Quote word for word the part of the records that opens with the line containing "Between the two" and closes with the line containing "31.0 inches", including both of those lines.

Spatial question entries:
* Begin *

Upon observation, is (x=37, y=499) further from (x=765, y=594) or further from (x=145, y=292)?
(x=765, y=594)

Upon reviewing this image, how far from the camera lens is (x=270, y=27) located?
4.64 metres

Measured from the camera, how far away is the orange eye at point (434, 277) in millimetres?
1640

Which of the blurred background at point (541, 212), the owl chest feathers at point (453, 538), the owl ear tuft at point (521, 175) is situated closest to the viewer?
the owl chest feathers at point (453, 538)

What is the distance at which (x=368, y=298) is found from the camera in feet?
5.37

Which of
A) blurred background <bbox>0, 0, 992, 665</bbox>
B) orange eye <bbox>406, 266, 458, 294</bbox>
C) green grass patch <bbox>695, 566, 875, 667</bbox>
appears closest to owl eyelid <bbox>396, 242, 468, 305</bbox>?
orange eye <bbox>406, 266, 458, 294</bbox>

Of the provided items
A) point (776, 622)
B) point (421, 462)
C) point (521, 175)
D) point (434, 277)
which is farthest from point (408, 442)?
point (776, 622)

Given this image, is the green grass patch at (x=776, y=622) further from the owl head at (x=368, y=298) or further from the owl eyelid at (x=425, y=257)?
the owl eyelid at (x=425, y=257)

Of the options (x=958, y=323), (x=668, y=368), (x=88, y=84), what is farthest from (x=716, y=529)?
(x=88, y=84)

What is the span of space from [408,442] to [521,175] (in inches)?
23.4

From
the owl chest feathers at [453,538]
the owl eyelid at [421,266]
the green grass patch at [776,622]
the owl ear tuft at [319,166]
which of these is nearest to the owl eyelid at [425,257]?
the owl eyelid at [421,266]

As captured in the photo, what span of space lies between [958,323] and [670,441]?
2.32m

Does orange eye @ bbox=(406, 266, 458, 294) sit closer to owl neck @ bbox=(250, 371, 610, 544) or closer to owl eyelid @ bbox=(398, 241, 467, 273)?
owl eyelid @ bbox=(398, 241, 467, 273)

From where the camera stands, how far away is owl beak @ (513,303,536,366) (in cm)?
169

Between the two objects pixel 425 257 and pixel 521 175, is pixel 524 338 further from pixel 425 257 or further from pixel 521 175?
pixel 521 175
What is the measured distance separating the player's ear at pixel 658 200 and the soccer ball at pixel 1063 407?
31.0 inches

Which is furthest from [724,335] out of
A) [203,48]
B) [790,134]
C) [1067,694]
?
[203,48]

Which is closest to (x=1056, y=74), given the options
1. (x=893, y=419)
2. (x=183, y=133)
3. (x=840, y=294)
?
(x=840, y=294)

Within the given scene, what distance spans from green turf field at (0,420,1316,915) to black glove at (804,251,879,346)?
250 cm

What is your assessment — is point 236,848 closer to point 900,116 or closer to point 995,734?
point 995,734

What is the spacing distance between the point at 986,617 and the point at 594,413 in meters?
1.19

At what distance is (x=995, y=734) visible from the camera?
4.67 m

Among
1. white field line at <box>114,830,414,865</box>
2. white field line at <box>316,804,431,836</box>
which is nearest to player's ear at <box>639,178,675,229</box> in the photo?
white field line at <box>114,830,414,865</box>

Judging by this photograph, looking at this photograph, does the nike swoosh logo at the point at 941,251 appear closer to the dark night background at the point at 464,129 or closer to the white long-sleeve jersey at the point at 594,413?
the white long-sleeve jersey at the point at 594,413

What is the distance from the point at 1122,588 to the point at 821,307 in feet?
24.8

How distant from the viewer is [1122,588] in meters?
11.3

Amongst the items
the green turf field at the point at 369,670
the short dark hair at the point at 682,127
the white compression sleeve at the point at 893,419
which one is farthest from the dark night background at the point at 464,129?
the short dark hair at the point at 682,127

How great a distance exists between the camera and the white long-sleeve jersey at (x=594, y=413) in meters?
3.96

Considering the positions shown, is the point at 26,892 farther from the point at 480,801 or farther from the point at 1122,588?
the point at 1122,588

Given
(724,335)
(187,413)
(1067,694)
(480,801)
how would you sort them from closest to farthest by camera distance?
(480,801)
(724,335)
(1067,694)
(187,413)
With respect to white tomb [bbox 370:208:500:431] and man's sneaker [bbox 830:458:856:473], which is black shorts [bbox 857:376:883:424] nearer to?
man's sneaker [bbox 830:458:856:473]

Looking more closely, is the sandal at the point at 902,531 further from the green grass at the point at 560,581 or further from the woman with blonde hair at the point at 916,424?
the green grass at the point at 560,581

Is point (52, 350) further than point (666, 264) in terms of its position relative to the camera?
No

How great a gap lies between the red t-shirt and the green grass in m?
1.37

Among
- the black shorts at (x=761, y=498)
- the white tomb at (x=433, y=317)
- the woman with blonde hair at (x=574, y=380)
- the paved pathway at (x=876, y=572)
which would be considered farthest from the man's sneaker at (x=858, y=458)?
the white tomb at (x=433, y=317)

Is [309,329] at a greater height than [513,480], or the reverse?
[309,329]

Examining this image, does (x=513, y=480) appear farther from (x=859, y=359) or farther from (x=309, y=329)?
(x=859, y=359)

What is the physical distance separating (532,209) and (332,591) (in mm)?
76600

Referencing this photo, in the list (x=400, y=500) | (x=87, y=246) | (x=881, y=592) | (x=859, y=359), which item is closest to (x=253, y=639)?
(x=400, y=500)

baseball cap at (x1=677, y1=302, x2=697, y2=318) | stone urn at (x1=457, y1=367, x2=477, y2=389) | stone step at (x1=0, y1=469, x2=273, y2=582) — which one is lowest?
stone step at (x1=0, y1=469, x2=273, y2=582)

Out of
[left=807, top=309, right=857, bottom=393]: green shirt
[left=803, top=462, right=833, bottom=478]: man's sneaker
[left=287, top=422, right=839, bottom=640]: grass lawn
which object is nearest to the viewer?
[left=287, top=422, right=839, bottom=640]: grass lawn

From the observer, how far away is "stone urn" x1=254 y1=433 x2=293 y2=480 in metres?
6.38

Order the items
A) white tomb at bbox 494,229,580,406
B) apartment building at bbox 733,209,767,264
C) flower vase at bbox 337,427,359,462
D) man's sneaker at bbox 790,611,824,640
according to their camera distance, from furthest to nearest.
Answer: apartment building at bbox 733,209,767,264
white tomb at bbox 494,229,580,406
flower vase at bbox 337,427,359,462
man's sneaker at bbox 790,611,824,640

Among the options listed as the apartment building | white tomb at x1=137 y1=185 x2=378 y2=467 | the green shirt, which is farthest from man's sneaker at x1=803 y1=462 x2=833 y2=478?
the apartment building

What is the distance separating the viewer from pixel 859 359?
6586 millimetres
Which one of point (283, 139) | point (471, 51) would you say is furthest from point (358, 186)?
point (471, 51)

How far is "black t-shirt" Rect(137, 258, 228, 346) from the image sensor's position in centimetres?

* End *

Final result —
Between the two objects pixel 425 257 and pixel 521 175, is pixel 524 338 further from pixel 425 257 or further from pixel 521 175?
pixel 521 175
What is the measured distance separating the player's ear at pixel 658 200 and the soccer ball at pixel 1063 407?
31.0 inches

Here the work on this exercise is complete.